If dispersion is caused due to different wavelengths bending with different angles, how is Snell's law right in generalizing it as $\sin(i) / \sin(r)$? Or am I missing something?
Snell's law is given by $n_1 \sin i =n_2\sin r $ where $n_1$ is the refractive index of the material the light is initially in and $n_2$ the refractive index of the material the light is going into. These are not constants for a given material and change (although very slightly) with the wavelength of light. Thus for different wavelengths of light the ratio of $\sin i$ to $\sin r$ will change and thus the angle of refraction.
The different refractive indexes for different wavelengths also explains why say red light travels faster in water than blue light.
The term dispersion refers to the speed of light in a material having a dependence on frequency (or equivalently wavelength). The refraction angle's dependence on frequency is caused by the material dispersion, not the other way around.
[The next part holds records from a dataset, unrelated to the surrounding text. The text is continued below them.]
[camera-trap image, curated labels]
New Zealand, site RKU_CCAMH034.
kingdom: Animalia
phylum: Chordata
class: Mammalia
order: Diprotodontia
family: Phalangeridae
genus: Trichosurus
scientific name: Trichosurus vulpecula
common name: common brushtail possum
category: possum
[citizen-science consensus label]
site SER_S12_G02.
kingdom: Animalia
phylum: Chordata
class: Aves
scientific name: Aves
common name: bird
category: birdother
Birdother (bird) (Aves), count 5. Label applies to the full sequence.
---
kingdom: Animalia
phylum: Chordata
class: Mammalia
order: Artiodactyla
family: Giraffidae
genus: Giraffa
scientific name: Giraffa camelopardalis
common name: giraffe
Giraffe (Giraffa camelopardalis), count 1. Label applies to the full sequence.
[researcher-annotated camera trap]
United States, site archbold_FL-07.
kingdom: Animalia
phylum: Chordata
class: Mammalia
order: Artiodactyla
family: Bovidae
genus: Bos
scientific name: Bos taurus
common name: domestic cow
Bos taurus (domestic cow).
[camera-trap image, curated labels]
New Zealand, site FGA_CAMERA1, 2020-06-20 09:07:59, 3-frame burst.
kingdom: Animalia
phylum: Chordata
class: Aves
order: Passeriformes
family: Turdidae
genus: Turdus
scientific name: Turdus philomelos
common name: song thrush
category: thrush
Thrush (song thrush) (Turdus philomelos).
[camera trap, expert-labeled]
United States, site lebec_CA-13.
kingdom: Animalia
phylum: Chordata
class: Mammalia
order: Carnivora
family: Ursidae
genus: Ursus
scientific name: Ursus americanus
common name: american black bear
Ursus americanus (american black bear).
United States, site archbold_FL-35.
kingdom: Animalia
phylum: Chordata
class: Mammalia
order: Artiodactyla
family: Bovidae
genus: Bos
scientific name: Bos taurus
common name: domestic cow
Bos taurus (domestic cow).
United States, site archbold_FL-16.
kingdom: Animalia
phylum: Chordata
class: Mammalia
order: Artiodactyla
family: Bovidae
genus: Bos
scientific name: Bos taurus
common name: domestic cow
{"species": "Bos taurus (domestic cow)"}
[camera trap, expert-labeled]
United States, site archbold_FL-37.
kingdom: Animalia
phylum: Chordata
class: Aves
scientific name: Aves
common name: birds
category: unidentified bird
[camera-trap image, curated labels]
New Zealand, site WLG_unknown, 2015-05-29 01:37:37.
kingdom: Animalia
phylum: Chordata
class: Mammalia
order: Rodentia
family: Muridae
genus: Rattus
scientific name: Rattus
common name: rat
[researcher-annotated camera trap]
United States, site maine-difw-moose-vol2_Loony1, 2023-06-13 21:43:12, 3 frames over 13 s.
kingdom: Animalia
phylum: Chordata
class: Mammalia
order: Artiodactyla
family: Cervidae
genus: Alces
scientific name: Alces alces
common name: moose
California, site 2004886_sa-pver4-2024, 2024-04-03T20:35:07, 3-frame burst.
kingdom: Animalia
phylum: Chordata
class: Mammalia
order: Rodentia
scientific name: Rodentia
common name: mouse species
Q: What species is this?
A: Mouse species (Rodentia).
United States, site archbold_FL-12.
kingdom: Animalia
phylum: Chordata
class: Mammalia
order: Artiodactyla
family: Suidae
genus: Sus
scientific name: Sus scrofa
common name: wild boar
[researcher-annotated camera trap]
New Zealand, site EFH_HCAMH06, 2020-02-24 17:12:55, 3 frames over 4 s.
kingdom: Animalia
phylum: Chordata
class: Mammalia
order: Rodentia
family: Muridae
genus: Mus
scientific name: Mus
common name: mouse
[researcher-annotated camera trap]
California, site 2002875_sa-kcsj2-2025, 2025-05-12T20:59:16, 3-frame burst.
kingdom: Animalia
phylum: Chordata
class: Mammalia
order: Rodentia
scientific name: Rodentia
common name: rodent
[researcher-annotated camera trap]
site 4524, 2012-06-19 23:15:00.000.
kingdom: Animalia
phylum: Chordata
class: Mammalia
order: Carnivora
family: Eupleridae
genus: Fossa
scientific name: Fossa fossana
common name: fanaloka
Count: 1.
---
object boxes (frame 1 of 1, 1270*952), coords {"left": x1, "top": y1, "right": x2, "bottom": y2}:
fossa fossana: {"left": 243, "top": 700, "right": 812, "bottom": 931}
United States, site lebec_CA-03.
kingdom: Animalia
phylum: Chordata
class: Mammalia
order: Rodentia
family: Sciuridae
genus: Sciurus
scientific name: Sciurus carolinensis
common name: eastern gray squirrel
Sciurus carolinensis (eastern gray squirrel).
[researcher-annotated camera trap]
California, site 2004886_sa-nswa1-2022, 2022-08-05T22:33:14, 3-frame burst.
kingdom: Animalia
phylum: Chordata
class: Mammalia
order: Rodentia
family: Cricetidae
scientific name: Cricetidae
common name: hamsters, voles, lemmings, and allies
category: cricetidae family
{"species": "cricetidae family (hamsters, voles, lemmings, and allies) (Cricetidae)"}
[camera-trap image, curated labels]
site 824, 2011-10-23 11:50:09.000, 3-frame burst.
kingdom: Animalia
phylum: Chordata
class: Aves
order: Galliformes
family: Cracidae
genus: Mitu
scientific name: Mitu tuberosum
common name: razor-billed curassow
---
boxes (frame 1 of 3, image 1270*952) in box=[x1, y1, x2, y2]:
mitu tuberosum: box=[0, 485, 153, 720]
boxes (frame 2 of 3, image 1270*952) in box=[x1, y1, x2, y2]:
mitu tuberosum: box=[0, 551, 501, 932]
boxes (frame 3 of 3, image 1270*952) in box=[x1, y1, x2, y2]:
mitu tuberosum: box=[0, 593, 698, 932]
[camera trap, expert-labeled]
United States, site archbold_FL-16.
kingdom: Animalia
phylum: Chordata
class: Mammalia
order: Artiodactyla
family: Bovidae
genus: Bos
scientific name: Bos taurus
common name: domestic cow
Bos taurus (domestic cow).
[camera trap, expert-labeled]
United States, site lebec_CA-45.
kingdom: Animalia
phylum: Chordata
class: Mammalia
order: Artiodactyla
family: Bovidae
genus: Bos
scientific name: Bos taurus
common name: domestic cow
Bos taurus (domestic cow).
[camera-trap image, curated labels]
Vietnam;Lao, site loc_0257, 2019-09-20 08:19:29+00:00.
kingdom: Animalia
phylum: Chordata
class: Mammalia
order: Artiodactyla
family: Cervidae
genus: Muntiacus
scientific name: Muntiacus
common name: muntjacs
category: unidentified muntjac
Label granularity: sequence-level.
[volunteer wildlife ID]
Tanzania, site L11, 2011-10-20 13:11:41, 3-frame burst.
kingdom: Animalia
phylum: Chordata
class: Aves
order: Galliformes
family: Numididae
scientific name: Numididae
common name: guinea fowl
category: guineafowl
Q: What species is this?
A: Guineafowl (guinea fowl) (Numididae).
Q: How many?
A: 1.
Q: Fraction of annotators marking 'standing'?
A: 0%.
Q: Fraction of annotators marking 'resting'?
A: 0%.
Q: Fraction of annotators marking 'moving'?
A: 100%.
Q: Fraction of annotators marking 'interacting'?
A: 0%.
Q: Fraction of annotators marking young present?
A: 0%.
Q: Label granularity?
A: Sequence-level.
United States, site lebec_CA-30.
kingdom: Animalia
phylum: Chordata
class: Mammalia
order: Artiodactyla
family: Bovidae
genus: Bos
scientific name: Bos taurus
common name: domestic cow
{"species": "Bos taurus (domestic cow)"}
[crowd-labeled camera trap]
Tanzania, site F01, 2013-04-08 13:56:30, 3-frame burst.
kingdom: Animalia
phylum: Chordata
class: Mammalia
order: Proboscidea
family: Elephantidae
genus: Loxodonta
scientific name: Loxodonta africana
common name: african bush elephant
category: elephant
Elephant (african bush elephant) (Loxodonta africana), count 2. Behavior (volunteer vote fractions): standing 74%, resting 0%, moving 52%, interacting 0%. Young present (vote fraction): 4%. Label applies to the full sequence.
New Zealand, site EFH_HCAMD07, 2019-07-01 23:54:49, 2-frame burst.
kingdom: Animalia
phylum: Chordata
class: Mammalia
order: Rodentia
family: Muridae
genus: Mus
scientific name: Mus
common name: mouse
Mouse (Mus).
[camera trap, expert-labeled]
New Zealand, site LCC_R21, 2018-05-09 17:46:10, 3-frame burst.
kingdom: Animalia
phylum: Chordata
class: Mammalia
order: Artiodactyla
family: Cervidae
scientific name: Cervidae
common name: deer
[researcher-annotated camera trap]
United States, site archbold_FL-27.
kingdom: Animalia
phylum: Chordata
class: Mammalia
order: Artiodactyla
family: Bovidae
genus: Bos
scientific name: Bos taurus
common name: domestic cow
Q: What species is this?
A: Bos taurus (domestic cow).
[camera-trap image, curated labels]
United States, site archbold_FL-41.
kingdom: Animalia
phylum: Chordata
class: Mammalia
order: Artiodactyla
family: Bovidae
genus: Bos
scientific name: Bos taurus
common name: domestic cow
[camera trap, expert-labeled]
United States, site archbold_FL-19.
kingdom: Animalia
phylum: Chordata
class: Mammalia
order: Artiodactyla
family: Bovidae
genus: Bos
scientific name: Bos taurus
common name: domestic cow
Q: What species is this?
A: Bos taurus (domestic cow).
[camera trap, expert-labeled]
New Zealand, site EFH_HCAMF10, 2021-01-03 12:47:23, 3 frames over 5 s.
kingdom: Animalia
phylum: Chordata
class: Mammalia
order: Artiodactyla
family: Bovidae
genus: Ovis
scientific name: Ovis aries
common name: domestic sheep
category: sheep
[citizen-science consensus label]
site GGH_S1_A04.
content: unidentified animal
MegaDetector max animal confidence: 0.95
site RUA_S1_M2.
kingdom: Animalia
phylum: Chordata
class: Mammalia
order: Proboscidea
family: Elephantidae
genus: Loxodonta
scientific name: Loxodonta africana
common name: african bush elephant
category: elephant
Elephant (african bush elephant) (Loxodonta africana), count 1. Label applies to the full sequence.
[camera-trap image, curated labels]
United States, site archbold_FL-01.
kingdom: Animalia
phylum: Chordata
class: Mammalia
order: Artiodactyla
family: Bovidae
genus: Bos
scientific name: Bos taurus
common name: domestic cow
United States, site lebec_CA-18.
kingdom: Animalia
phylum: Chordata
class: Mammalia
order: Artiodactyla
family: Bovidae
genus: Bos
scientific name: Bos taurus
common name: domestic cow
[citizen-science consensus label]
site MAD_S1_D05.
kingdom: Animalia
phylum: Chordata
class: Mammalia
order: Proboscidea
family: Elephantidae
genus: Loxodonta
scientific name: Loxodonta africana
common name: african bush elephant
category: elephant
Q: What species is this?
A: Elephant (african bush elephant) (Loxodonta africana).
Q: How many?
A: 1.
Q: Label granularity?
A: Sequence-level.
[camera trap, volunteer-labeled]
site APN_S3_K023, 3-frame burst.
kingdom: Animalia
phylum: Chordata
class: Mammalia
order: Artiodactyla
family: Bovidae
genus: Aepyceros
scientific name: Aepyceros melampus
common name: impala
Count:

In all materials the refractive index will have dispersion but it's often the case that certain materials in certain frequency/wavelength ranges have a relatively small change in refractive index, and the dispersion is neglected. Nevertheless, if you wanted the "dispersive" form of Snell's Law you'd use,
$n_1(\lambda) \sin \theta_1 =n_2(\lambda) \sin \theta_2 $.
Once you've assumed some functional form for $n_1(\lambda)$ and $n_2(\lambda)$ and solved for either $\theta_1$ or $\theta_2$, you'd see the frequecy/wavelength dependence in the angle.
The whole point of Snell's law is about taking into account wavelength! Remember that the fundamental property of the light is its frequency. Wavelength, on the other hand, is not a fundamental property of a beam of light since the wavelength changes all the time as it passes through various media.
The index of refraction of a medium is a dimensionless ratio of wavelengths: the wavelength in the medium in question, and the wavelength in another reference medium (vacuum).